Com o objetivo de assegurar um ambiente mais justo para a permanência e progressão de mães e adotantes na graduação e pós-graduação, a nova lei proíbe a adoção de critérios discriminatórios durante processos seletivos. Isso inclui a restrição de perguntas sobre planejamento familiar, a menos que a candidata manifeste interesse em discutir o tema, promovendo assim um ambiente mais inclusivo nas instituições de ensino.
As universidades públicas estaduais e a Fundação Carlos Chagas Filho de Amparo à Pesquisa do Estado do Rio de Janeiro (Faperj) são responsáveis por implementar mecanismos que garantam a equidade e o reconhecimento, respeitando a autonomia das instituições. A lei também se alinha com o Programa Estadual de Incentivo ao Protagonismo das Mulheres na Ciência, que visa fomentar a participação feminina no setor.
A legislação considera o trabalho de cuidado, especialmente ligado à maternidade e adoção, na avaliação acadêmica. Isso significa que fatores como licença-maternidade e responsabilidades parentais serão levados em conta na análise de currículos, influenciando positivamente candidatos em processos seletivos de bolsas e outros editais acadêmicos.
A Faperj já desenvolve diversas ações que visam fortalecer a presença feminina na ciência, como o Programa de Apoio às Cientistas Mães.

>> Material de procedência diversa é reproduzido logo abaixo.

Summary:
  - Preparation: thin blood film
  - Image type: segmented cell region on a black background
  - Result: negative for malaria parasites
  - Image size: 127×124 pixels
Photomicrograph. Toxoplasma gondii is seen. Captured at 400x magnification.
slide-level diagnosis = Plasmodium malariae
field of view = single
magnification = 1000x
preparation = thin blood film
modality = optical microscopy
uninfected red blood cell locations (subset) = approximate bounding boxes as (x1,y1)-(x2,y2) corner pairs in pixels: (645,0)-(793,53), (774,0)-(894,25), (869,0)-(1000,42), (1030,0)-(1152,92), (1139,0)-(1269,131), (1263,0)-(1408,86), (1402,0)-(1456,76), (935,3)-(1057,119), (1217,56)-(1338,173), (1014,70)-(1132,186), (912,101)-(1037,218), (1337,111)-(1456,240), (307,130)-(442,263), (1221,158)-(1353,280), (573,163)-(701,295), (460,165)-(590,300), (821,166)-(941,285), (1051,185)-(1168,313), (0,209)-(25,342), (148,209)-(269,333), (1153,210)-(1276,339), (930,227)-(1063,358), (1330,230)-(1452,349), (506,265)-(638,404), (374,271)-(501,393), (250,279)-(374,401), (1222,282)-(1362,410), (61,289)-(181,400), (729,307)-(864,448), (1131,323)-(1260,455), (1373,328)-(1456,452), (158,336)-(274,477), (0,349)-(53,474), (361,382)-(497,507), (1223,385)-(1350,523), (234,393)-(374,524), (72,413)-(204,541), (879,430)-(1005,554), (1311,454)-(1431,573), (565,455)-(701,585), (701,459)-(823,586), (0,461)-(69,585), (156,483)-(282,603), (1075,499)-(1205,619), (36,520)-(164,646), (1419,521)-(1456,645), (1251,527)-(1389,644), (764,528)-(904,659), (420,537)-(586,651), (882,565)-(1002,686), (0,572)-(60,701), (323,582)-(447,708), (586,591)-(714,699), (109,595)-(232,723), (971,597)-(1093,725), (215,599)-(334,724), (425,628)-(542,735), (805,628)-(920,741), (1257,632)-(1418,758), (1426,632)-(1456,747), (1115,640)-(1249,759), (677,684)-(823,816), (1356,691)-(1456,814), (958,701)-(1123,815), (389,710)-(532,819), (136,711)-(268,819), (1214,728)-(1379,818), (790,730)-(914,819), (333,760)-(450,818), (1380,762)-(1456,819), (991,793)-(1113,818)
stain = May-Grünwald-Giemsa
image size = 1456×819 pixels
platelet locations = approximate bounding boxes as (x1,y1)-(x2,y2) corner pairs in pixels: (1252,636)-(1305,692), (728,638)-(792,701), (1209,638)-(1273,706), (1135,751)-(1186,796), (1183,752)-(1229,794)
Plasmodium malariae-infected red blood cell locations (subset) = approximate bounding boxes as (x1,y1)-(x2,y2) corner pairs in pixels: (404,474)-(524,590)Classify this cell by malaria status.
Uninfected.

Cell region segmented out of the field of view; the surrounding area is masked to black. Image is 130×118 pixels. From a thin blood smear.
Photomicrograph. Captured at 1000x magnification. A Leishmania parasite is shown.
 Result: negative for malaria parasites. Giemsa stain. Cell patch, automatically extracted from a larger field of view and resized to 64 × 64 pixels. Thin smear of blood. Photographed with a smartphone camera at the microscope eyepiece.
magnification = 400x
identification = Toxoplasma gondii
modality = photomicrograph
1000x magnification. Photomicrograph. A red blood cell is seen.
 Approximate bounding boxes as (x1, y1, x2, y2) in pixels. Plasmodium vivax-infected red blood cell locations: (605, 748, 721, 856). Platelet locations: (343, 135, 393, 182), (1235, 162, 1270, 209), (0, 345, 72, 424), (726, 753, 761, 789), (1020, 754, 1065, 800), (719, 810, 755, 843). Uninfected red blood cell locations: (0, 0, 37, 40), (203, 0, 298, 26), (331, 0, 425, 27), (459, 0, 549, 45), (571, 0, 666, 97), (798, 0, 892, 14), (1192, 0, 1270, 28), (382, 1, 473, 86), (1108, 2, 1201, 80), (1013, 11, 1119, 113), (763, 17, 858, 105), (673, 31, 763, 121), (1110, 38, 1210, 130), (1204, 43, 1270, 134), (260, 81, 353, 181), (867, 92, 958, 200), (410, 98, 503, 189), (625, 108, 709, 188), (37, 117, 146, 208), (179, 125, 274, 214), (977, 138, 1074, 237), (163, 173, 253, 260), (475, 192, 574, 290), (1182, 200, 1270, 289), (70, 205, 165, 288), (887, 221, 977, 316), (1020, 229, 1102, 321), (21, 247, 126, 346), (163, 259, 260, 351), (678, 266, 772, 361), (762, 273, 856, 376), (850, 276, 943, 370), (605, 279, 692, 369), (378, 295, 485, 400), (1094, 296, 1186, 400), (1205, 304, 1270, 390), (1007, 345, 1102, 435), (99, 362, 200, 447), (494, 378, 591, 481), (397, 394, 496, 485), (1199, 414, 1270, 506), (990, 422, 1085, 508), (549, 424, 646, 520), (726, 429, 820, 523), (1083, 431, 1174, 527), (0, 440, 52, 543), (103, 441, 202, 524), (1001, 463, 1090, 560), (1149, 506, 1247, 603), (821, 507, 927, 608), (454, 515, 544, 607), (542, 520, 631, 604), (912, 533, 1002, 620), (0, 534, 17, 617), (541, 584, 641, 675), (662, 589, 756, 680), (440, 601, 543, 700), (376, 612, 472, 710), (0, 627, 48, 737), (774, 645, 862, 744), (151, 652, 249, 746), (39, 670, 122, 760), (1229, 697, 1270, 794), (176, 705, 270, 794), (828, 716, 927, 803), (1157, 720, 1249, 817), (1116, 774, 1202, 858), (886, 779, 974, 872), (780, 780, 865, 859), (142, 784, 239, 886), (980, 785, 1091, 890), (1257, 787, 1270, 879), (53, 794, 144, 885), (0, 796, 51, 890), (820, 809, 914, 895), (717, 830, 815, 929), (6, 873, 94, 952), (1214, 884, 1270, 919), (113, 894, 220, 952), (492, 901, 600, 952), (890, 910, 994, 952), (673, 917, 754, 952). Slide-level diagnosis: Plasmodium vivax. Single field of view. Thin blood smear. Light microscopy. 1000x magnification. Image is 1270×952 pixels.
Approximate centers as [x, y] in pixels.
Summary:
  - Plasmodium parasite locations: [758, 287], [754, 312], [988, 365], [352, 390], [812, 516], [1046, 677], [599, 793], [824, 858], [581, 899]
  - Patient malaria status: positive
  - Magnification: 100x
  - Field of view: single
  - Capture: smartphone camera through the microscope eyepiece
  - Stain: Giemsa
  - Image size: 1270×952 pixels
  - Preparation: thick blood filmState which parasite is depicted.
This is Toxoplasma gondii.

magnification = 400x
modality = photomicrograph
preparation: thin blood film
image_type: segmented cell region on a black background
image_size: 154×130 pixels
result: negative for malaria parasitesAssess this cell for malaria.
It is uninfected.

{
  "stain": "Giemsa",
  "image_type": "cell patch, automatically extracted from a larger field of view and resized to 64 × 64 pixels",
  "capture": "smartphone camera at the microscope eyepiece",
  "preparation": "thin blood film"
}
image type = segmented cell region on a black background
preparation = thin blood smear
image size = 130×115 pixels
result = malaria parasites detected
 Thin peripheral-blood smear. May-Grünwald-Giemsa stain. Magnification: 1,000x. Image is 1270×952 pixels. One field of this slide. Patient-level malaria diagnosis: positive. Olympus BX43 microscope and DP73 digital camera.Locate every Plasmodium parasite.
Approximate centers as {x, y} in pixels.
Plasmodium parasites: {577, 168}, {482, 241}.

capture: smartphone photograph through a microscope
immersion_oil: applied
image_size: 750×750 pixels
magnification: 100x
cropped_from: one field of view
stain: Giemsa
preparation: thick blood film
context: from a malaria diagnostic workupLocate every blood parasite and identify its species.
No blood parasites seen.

Este programa oferece até R$ 120 mil por projeto para apoiar a continuidade da produção científica de pesquisadoras que se tornaram mães recentemente ou que têm filhos com deficiência, reconhecendo as dificuldades que enfrentam.
Caroline Alves, presidente da Faperj, destaca que o apoio às mães cientistas não é apenas um investimento em pesquisadoras, mas também em suas famílias e em gerações futuras. Ela ressalta que, por muito tempo, as mulheres tiveram que escolher entre a maternidade e a carreira, e reafirma o compromisso de garantir que nenhuma mulher tenha que abrir mão de um sonho em prol do outro.
Além do Marco Legal Mães na Ciência, a Faperj promove o Programa de Apoio à Jovem Cientista Mulher Dra. Tatiana Sampaio, que visa aumentar a presença de mulheres em posições de liderança científica. Com um investimento de R$ 10 milhões em 2026, o programa busca fortalecer a atuação feminina na pesquisa.
A Faperj também organiza eventos como Mulheres na Ciência, que promove o debate sobre políticas públicas voltadas à equidade de gênero, e o Prêmio Mulheres na Ciência, que celebra as contribuições de pesquisadoras em diversas áreas. Essas iniciativas visam não apenas o fomento financeiro, mas também a valorização e a visibilidade das cientistas fluminenses.
Com a implementação do Marco Legal Mães na Ciência, o Rio de Janeiro dá um passo significativo em direção à valorização das mulheres na ciência, promovendo um ambiente mais inclusivo e justo para todas as pesquisadoras.